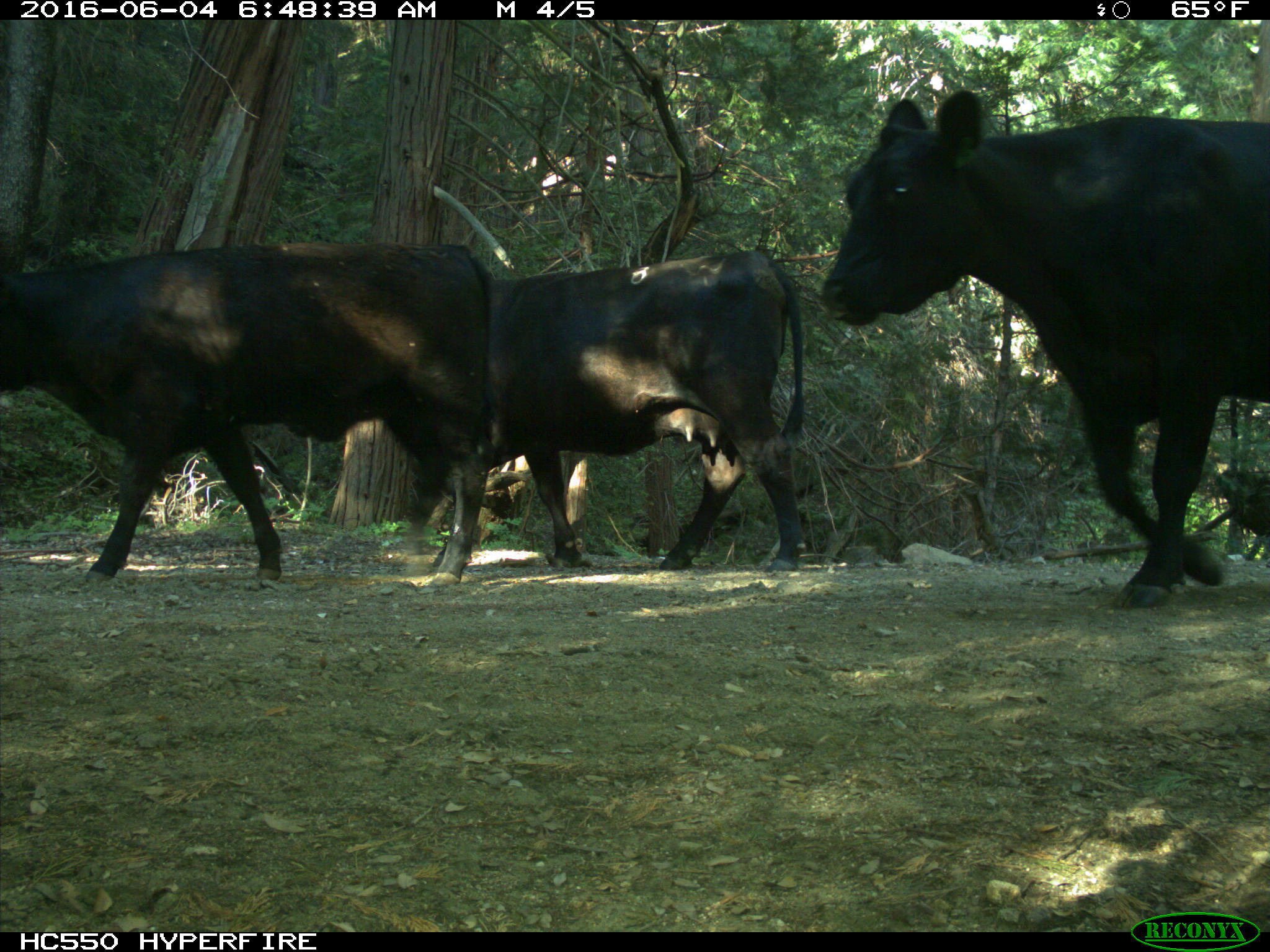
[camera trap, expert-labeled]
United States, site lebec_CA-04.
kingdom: Animalia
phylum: Chordata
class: Mammalia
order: Artiodactyla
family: Bovidae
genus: Bos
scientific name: Bos taurus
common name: domestic cow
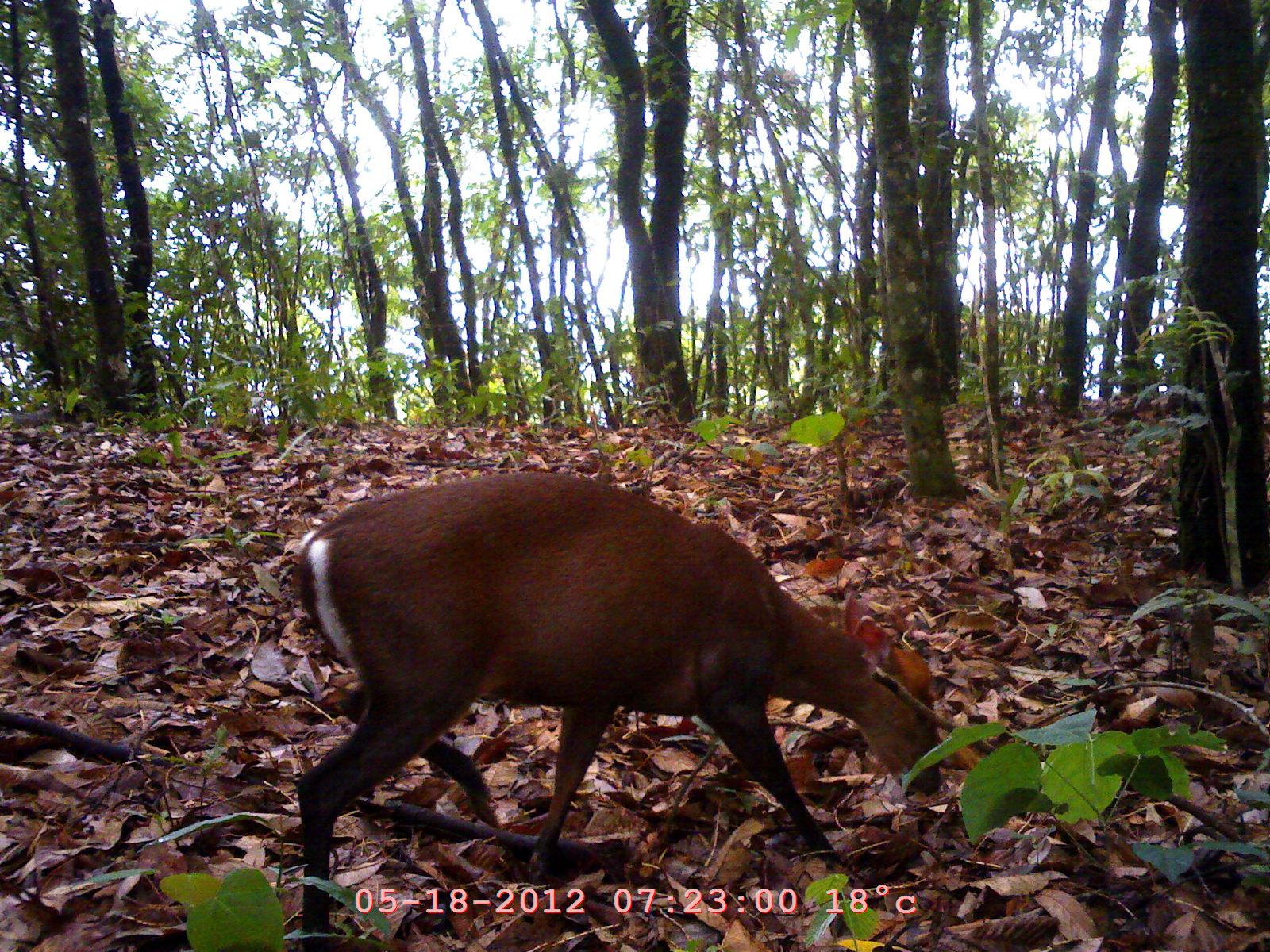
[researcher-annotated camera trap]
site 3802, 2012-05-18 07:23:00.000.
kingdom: Animalia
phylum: Chordata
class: Mammalia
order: Artiodactyla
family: Cervidae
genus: Muntiacus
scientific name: Muntiacus muntjak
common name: southern red muntjac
Muntiacus muntjak (southern red muntjac), count 1.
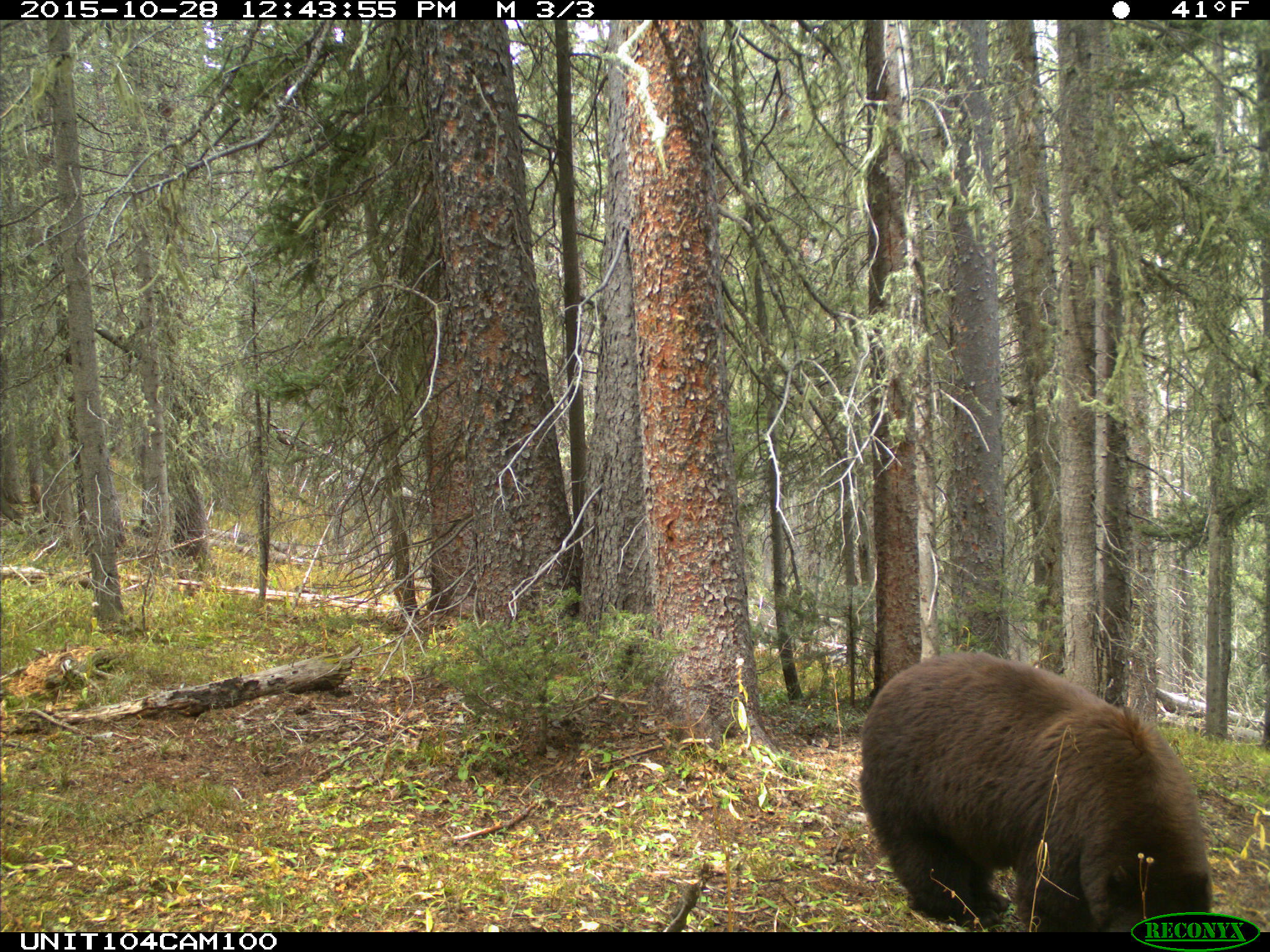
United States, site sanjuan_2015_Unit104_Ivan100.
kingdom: Animalia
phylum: Chordata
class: Mammalia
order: Carnivora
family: Ursidae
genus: Ursus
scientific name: Ursus americanus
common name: american black bear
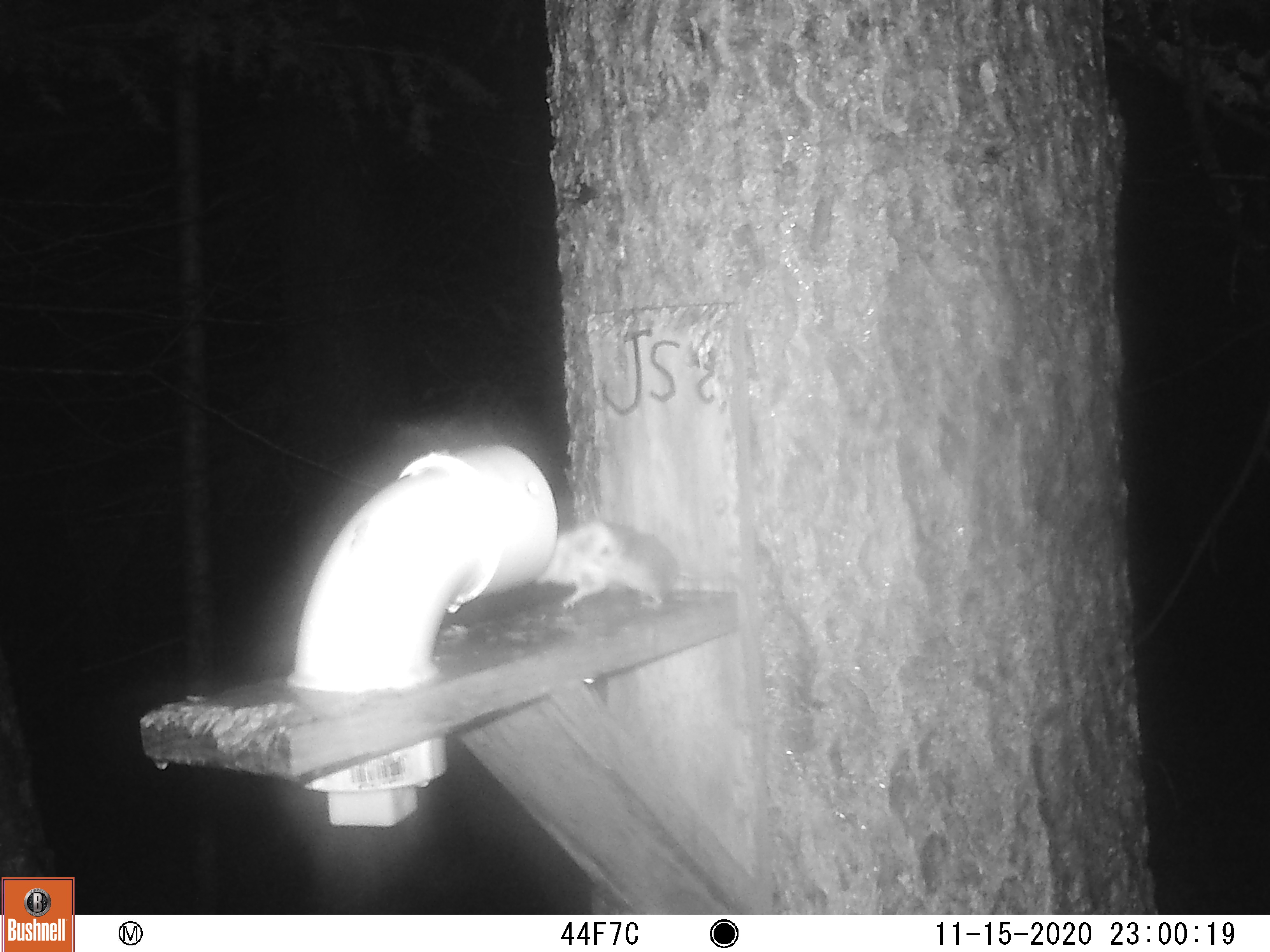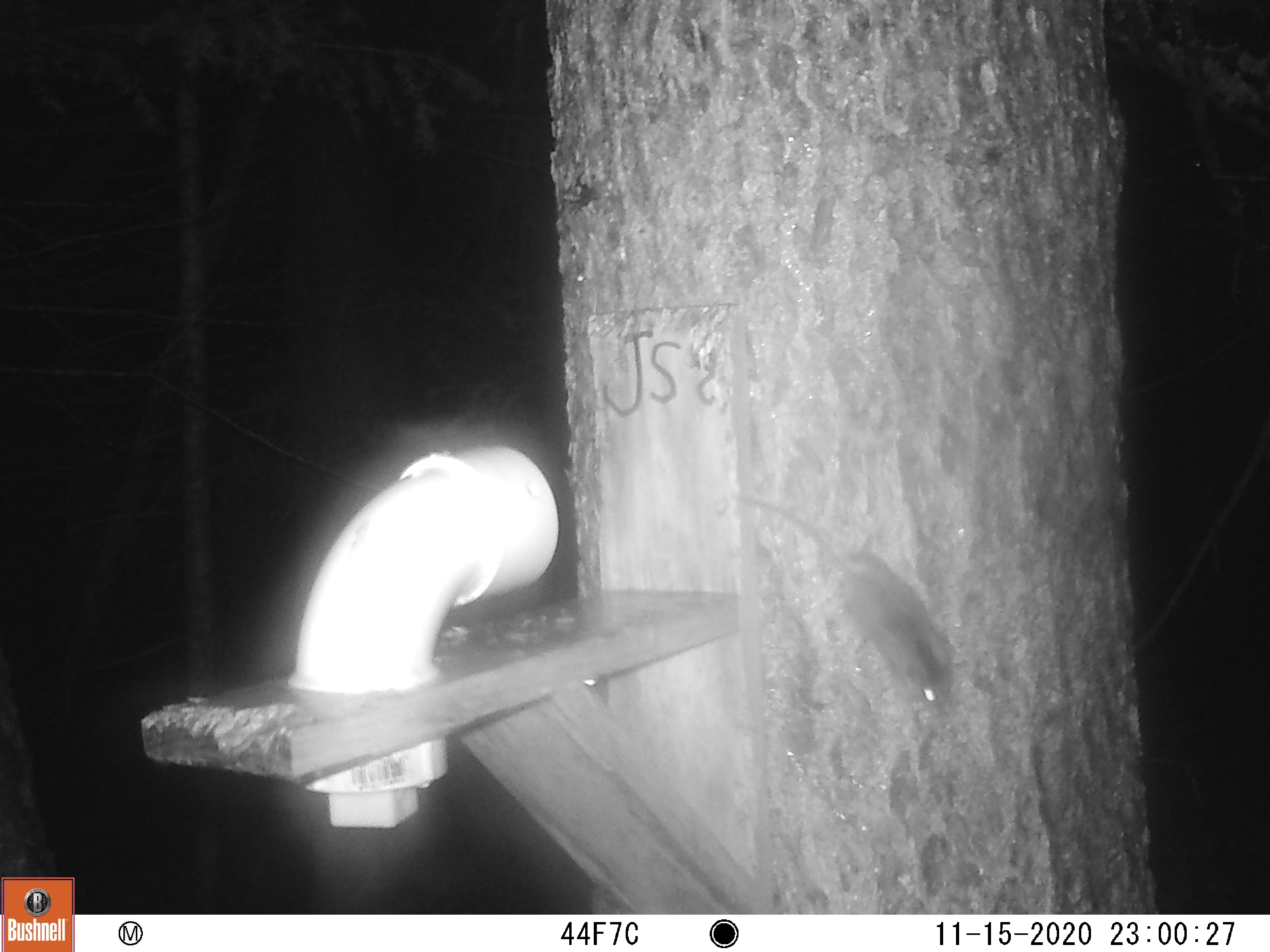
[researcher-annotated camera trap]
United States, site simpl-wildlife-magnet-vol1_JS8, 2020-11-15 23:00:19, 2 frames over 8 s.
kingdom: Animalia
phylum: Chordata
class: Mammalia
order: Rodentia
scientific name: Rodentia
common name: mouse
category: mouse sp.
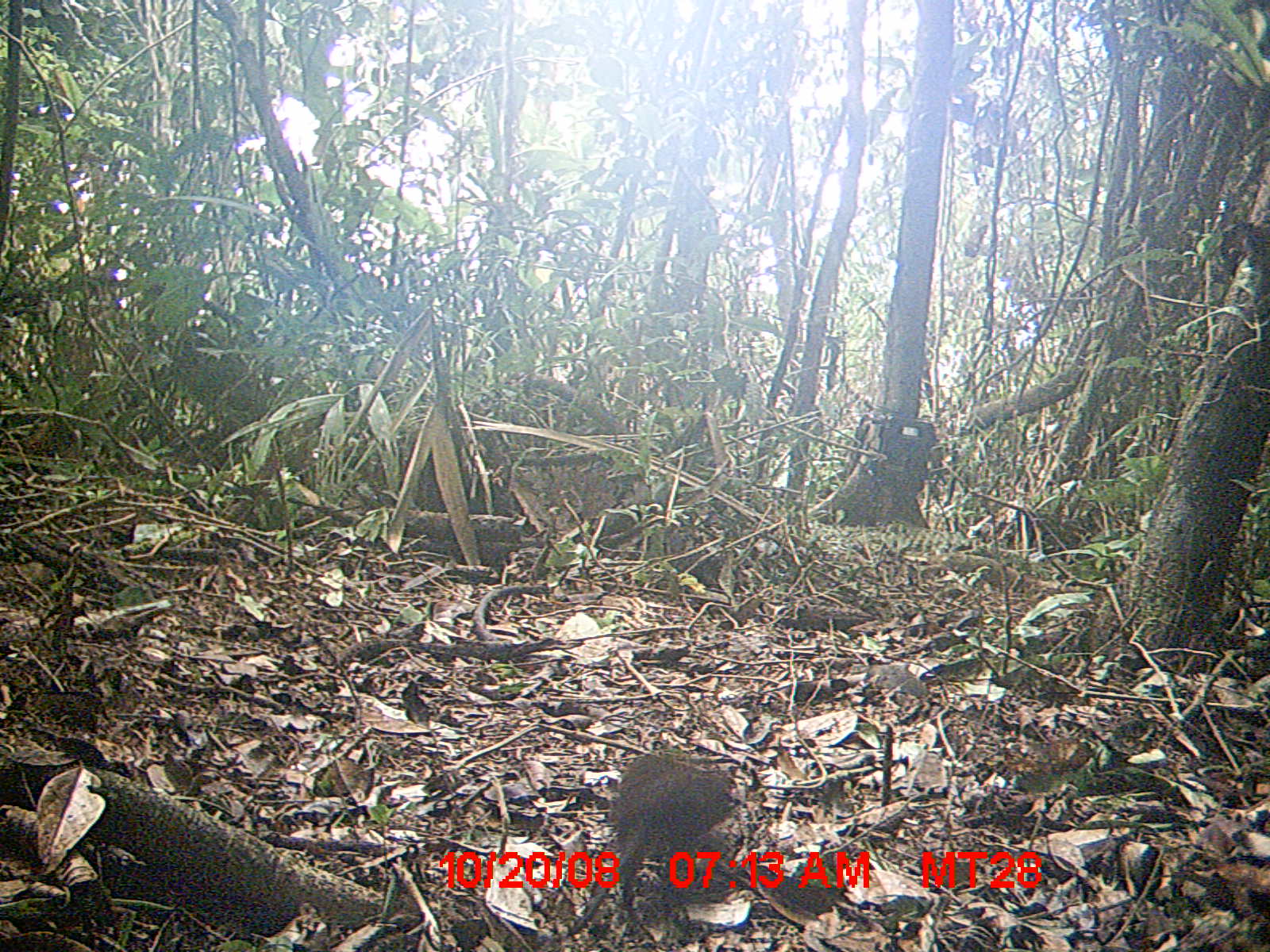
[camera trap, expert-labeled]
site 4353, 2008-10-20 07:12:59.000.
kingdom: Animalia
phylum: Chordata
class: Aves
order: Cuculiformes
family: Cuculidae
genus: Coua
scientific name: Coua serriana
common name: red-breasted coua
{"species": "Coua serriana (red-breasted coua)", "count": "3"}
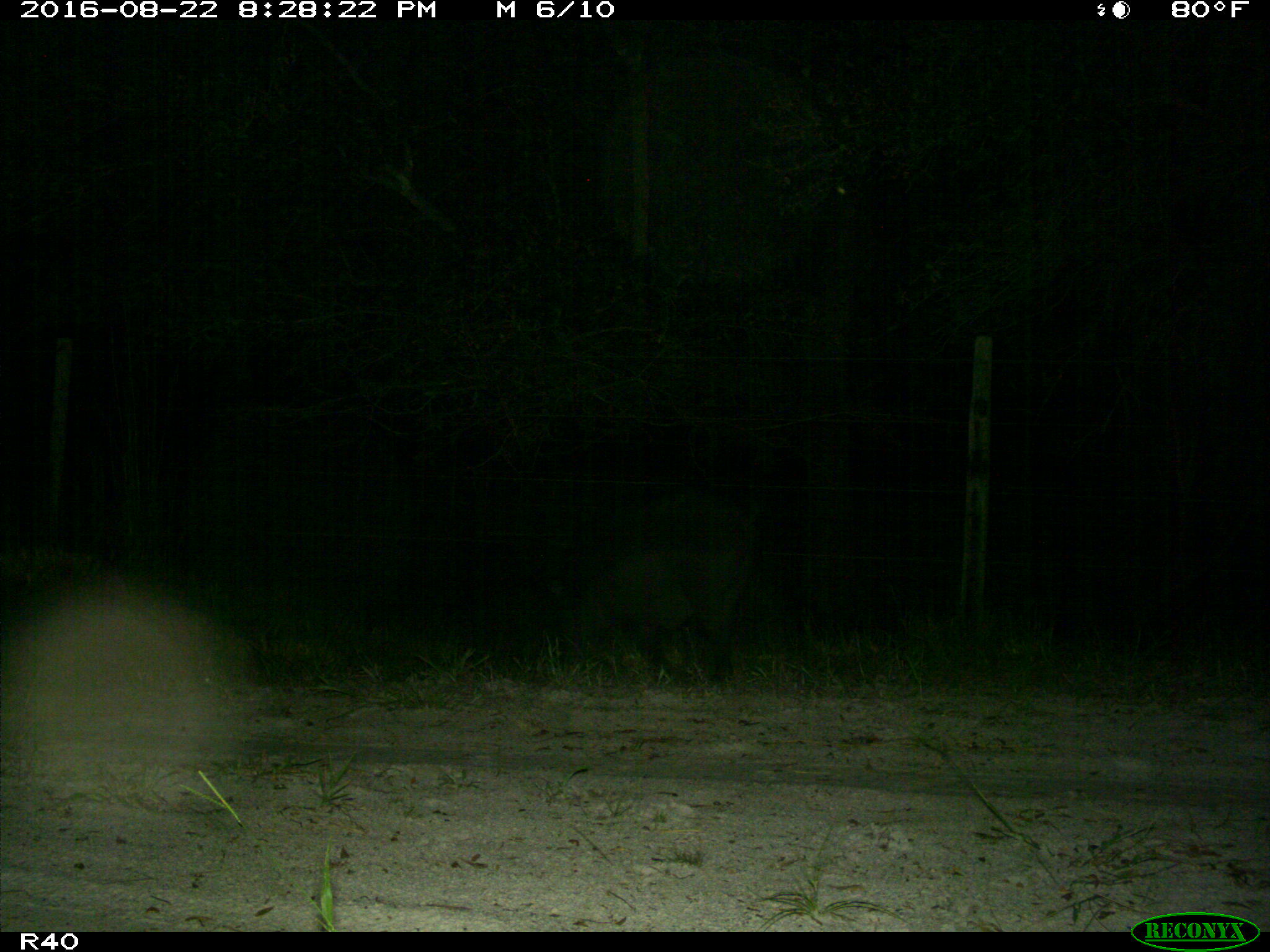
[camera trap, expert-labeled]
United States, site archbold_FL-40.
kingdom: Animalia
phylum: Chordata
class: Mammalia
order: Artiodactyla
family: Suidae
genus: Sus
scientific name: Sus scrofa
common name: wild boar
──────────────────────────────
Exercise brief = Copy all of the entries verbatim, leaving out any pictures they contain.

Written response =
[camera trap, expert-labeled]
United States, site lebec_CA-04.
kingdom: Animalia
phylum: Chordata
class: Mammalia
order: Artiodactyla
family: Bovidae
genus: Bos
scientific name: Bos taurus
common name: domestic cow
[researcher-annotated camera trap]
site 3802, 2012-05-18 07:23:00.000.
kingdom: Animalia
phylum: Chordata
class: Mammalia
order: Artiodactyla
family: Cervidae
genus: Muntiacus
scientific name: Muntiacus muntjak
common name: southern red muntjac
Muntiacus muntjak (southern red muntjac), count 1.
United States, site sanjuan_2015_Unit104_Ivan100.
kingdom: Animalia
phylum: Chordata
class: Mammalia
order: Carnivora
family: Ursidae
genus: Ursus
scientific name: Ursus americanus
common name: american black bear
[researcher-annotated camera trap]
United States, site simpl-wildlife-magnet-vol1_JS8, 2020-11-15 23:00:19, 2 frames over 8 s.
kingdom: Animalia
phylum: Chordata
class: Mammalia
order: Rodentia
scientific name: Rodentia
common name: mouse
category: mouse sp.
[camera trap, expert-labeled]
site 4353, 2008-10-20 07:12:59.000.
kingdom: Animalia
phylum: Chordata
class: Aves
order: Cuculiformes
family: Cuculidae
genus: Coua
scientific name: Coua serriana
common name: red-breasted coua
{"species": "Coua serriana (red-breasted coua)", "count": "3"}
[camera trap, expert-labeled]
United States, site archbold_FL-40.
kingdom: Animalia
phylum: Chordata
class: Mammalia
order: Artiodactyla
family: Suidae
genus: Sus
scientific name: Sus scrofa
common name: wild boar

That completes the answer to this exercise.